Read more about the research here at Stanford Medicine's site.  And share your thoughts.  Skeptical?  Excited?  Searching for Stanford's contact information in the hopes of signing on as a test subject?  (Oops, that would be me.)

April 25, 2011

Meatless Mondays, minus most common allergens

Happy belated Earth Day, friends!

One of many growing movements to create a greener world is Meatless Monday, whose goal is for everyone to go vegetarian one day a week.  Different environmental groups have pointed to the production and consumption of meat as a huge drain on our environment. The statistics are staggering: 1,800-2,500 gallons of water used produce a pound of beef?!  One-fifth of man-made greenhouse gas emissions attributed to the meat industry alone?!

As you can imagine, the environmental research groups and the meat industry disagree on the actual numbers.  Whatever the exact figures may be, it is safe to assume that producing meat for mass consumption does use a lot more natural resources than growing vegetables and fruits.

Eating less meat is fine with my tree huggers.
My husband and I eliminated hoofed animals from our diet years ago but recently I made a commitment to up our veggie/fruit consumption while lowering our meat intake even more.  The transition hasn't been bad at all because the kids love stir-fried tofu and will tolerate vegetables as long as they are accompanied with a pile of saucy noodles.  My biggest health concern with reducing our meat is making sure we still get enough Vitamin B-12 and protein.  Foods with the highest sources of vitamin B-12 are animal products so it's a little trickier for us to get a healthy dose, especially when we are dairy-free due to food allergies.  I try to make sure we get a good amount of fortified milk substitutes and cereals, eggs, and nutritional yeast in our diet.  To get the protein we need, I've been integrating more beans and seeds into our daily meals and snacks. 

To be honest, the kids aren't completely sold on beans.  They love homemade refried black beans (the tostada bar is a huge hit with them) but anything that still looks like a bean is a hard dish to sell.  I think I need to follow the #1 tip of my vegetarian friend, Dawn: "Puree the sh** out of them."  

While I have much more recipe-testing to do, here are a couple of easy bean or seed favorites that are free of most or all of the top eight food allergens.  For more information on the meatless movement including its health benefits, read up on Meatless Mondays and flexitarianism, a mostly vegetarian diet.

Vegetarian Chili

Chili is a super flexible recipe.  You can omit and sub in many different vegetables depending on what's in your fridge and what your family likes, and still make a tasty dish.  Don't let the long list of ingredients intimidate you -- for the most part, it's just chopping some veggies, opening cans, and measure spices.  Chili powder and cumin are key and, for me at least, so are the lightly sweetened baked beans.

Extracted records
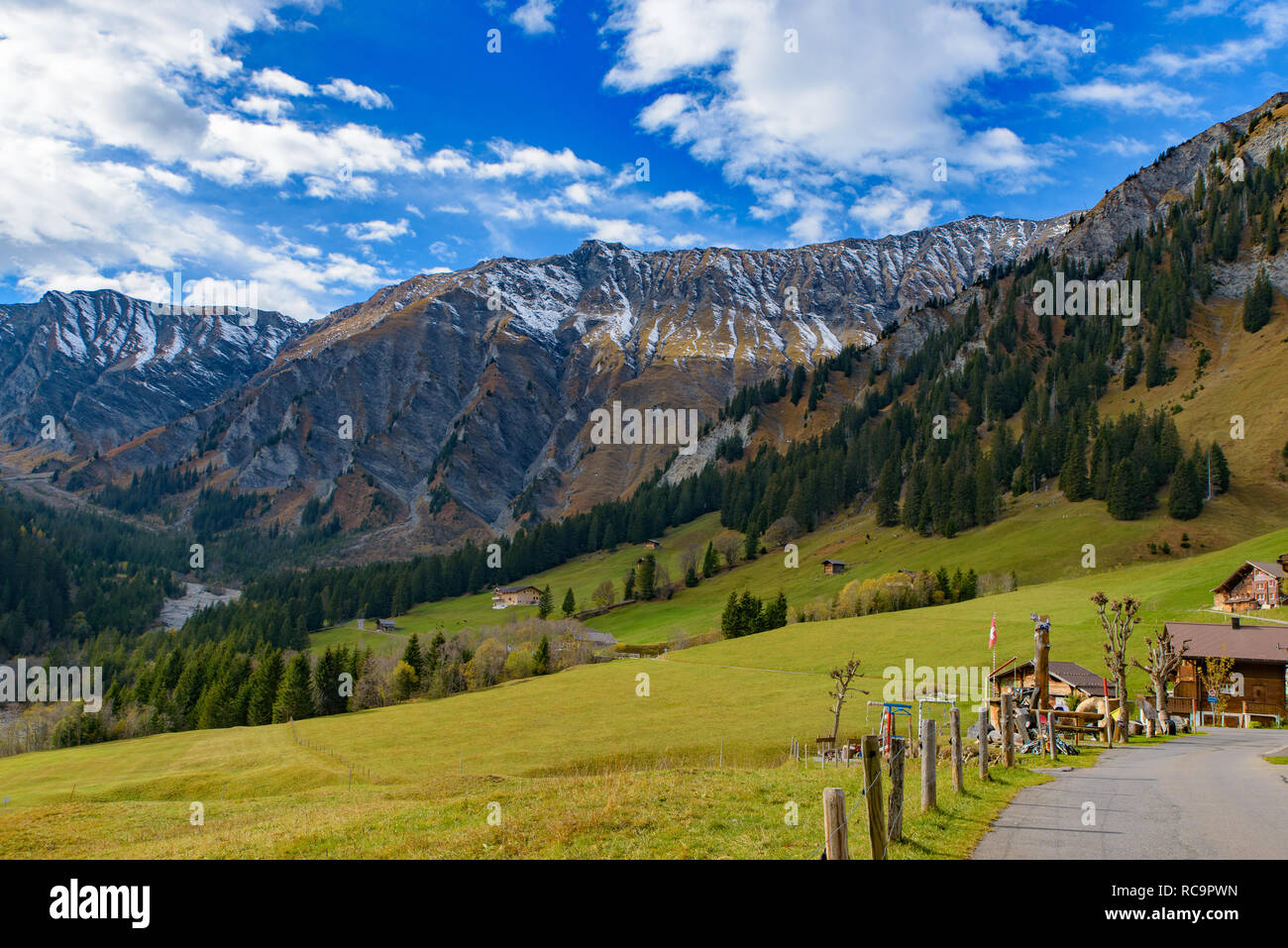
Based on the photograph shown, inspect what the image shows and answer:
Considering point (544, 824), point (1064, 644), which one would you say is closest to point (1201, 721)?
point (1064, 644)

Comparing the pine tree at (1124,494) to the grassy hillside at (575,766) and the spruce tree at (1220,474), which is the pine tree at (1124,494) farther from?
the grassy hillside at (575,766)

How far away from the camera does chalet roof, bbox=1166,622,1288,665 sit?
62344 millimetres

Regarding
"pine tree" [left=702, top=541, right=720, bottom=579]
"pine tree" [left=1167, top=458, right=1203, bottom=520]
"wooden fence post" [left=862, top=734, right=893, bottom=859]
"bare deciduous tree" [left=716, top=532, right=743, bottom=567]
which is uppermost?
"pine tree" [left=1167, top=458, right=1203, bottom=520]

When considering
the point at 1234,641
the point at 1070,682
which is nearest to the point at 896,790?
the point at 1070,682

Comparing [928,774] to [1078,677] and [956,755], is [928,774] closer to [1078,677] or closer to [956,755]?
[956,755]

...

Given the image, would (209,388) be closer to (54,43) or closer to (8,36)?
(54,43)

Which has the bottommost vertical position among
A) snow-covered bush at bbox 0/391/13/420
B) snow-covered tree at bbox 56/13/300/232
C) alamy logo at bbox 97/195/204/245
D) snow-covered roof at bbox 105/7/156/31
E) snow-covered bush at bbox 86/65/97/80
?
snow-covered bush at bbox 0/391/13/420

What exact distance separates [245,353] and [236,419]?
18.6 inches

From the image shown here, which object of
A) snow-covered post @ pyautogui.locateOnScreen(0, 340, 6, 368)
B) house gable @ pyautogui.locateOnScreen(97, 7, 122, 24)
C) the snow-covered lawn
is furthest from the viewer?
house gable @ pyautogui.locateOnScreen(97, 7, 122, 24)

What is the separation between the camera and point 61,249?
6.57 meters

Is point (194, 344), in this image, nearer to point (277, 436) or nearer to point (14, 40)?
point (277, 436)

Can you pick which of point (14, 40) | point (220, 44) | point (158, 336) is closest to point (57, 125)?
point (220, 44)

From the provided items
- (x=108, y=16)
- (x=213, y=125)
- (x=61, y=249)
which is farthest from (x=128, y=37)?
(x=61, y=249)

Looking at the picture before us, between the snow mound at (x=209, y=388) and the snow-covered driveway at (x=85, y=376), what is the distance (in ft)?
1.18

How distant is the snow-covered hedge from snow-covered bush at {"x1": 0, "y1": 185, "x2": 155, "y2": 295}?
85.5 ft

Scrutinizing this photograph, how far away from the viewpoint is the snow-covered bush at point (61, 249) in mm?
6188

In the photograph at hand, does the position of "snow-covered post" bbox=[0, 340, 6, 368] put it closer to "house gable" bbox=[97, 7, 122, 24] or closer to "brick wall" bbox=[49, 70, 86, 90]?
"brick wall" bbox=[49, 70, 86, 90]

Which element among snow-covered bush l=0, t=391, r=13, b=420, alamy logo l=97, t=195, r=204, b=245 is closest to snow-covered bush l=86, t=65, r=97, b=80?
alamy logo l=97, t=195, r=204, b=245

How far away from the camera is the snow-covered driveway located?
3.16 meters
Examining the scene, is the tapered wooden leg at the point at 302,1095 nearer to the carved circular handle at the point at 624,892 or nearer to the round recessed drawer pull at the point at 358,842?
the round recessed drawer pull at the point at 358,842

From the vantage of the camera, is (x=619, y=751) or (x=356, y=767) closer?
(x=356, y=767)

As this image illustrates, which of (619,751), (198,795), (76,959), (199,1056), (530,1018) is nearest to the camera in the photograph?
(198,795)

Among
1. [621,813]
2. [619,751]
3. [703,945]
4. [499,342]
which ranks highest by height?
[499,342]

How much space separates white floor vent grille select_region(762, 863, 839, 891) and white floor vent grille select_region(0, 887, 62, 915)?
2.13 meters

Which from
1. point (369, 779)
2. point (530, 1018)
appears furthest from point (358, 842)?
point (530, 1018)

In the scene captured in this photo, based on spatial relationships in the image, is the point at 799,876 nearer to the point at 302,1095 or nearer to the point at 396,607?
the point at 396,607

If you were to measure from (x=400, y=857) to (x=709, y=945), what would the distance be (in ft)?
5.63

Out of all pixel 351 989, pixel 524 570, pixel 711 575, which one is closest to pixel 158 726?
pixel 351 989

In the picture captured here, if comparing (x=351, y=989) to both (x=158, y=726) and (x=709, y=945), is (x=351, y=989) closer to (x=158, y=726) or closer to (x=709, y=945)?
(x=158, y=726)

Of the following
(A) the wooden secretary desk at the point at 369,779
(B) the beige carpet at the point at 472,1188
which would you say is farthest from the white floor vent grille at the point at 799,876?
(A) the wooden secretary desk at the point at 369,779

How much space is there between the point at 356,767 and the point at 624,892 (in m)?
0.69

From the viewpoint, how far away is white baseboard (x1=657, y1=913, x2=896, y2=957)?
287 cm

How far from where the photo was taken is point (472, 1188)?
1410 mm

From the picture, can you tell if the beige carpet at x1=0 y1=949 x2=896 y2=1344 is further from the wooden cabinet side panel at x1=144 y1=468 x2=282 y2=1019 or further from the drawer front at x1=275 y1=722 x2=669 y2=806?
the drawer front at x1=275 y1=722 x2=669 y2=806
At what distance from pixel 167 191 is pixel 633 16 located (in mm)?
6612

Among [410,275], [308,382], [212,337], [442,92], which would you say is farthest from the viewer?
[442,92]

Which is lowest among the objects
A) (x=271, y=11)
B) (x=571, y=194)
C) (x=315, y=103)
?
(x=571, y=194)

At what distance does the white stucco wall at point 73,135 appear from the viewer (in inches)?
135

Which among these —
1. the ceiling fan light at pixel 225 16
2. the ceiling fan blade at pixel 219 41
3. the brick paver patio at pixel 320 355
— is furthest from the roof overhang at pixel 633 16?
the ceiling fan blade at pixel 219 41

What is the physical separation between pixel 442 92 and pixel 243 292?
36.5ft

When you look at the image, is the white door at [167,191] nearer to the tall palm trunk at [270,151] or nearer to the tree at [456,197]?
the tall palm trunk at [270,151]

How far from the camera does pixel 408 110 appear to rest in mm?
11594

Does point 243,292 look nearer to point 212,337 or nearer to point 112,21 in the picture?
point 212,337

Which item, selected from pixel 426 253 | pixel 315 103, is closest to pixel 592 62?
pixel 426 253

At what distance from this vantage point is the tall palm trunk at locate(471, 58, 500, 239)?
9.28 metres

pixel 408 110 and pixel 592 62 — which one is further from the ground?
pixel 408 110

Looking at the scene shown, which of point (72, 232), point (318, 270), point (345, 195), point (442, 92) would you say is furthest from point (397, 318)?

...

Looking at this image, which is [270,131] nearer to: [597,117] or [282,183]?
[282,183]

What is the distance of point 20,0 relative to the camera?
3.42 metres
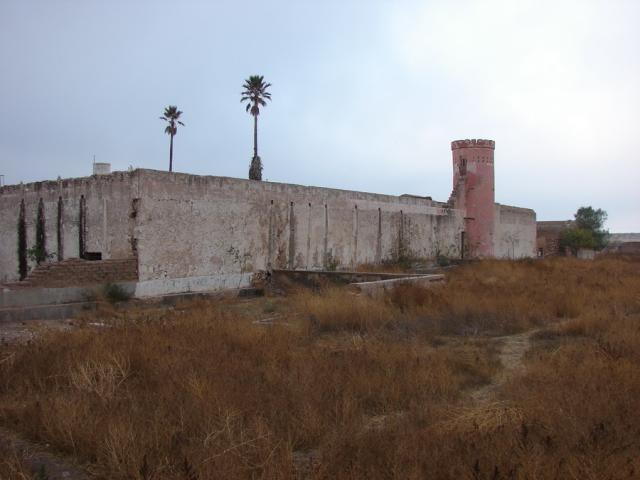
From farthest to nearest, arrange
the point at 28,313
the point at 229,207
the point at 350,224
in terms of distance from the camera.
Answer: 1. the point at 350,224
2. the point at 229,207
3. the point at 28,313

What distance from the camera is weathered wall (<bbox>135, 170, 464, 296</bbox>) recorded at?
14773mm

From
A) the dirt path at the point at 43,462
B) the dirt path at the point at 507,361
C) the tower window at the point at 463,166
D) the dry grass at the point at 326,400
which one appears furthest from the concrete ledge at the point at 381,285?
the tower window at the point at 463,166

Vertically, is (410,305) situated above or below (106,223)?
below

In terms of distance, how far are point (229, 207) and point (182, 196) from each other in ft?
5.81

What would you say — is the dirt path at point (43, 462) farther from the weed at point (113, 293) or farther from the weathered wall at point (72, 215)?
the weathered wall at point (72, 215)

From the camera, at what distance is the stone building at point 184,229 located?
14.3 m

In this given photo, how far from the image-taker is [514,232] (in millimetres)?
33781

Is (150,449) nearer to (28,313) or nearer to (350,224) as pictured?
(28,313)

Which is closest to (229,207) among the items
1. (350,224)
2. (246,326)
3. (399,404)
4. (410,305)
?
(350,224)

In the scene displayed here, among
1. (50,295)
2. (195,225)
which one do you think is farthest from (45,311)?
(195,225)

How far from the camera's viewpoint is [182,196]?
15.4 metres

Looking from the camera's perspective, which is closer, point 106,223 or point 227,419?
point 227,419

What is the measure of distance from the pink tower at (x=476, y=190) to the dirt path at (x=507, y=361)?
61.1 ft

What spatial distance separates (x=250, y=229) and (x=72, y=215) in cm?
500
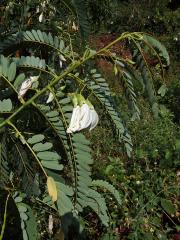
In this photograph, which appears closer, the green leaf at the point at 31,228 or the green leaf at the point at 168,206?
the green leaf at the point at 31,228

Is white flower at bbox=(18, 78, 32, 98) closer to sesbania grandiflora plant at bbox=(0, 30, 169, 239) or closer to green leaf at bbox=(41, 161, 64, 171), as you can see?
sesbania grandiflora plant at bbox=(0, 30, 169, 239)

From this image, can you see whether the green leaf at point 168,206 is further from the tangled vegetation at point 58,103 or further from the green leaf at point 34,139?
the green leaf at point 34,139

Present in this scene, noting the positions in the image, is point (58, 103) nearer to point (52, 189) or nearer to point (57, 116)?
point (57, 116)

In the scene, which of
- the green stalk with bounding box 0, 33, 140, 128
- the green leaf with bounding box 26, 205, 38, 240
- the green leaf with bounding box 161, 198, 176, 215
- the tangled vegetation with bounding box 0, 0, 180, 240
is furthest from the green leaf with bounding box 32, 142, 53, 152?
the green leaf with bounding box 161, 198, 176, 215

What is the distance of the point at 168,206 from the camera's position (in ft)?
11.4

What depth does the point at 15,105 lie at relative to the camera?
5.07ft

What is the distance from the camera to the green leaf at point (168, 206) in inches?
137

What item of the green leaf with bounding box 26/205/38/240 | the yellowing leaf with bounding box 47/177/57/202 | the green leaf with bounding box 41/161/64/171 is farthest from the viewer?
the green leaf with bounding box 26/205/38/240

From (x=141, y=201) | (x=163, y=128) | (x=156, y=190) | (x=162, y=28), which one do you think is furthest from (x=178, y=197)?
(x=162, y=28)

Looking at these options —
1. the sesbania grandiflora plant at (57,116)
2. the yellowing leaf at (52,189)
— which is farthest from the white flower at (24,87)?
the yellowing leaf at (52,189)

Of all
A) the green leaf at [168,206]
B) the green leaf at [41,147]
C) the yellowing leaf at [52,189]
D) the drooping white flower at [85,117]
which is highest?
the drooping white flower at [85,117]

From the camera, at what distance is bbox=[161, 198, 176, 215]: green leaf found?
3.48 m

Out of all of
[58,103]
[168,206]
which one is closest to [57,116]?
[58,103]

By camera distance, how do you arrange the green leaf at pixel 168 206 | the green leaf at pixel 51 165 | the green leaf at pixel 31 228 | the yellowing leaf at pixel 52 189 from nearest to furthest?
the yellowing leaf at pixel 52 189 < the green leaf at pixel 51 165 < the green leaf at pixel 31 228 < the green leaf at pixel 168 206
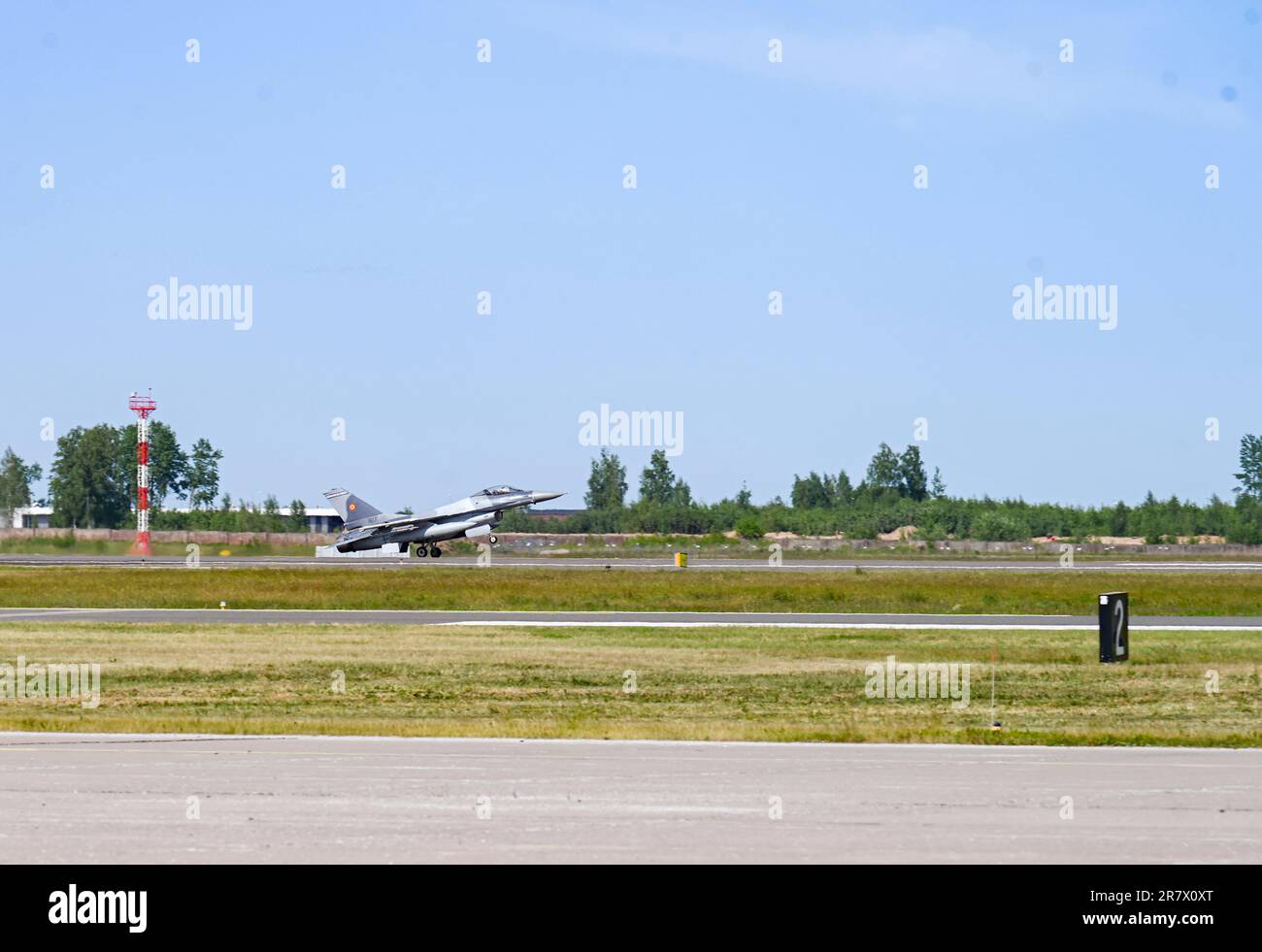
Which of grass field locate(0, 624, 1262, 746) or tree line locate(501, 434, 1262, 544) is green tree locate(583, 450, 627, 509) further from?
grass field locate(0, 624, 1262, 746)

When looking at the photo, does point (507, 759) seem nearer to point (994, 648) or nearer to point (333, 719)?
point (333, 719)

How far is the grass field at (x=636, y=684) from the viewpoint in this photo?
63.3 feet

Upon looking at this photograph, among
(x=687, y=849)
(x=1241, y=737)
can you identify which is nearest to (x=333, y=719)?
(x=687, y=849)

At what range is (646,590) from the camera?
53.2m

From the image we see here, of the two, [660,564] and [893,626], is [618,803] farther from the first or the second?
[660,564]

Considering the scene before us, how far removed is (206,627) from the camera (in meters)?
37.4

What you have to do
Retype everything from "As you can imagine, the" down to "my tree huggers." in the Meatless Mondays post above.

Solution for this task
As you can imagine, the environmental research groups and the meat industry disagree on the actual numbers.  Whatever the exact figures may be, it is safe to assume that producing meat for mass consumption does use a lot more natural resources than growing vegetables and fruits.

Eating less meat is fine with my tree huggers.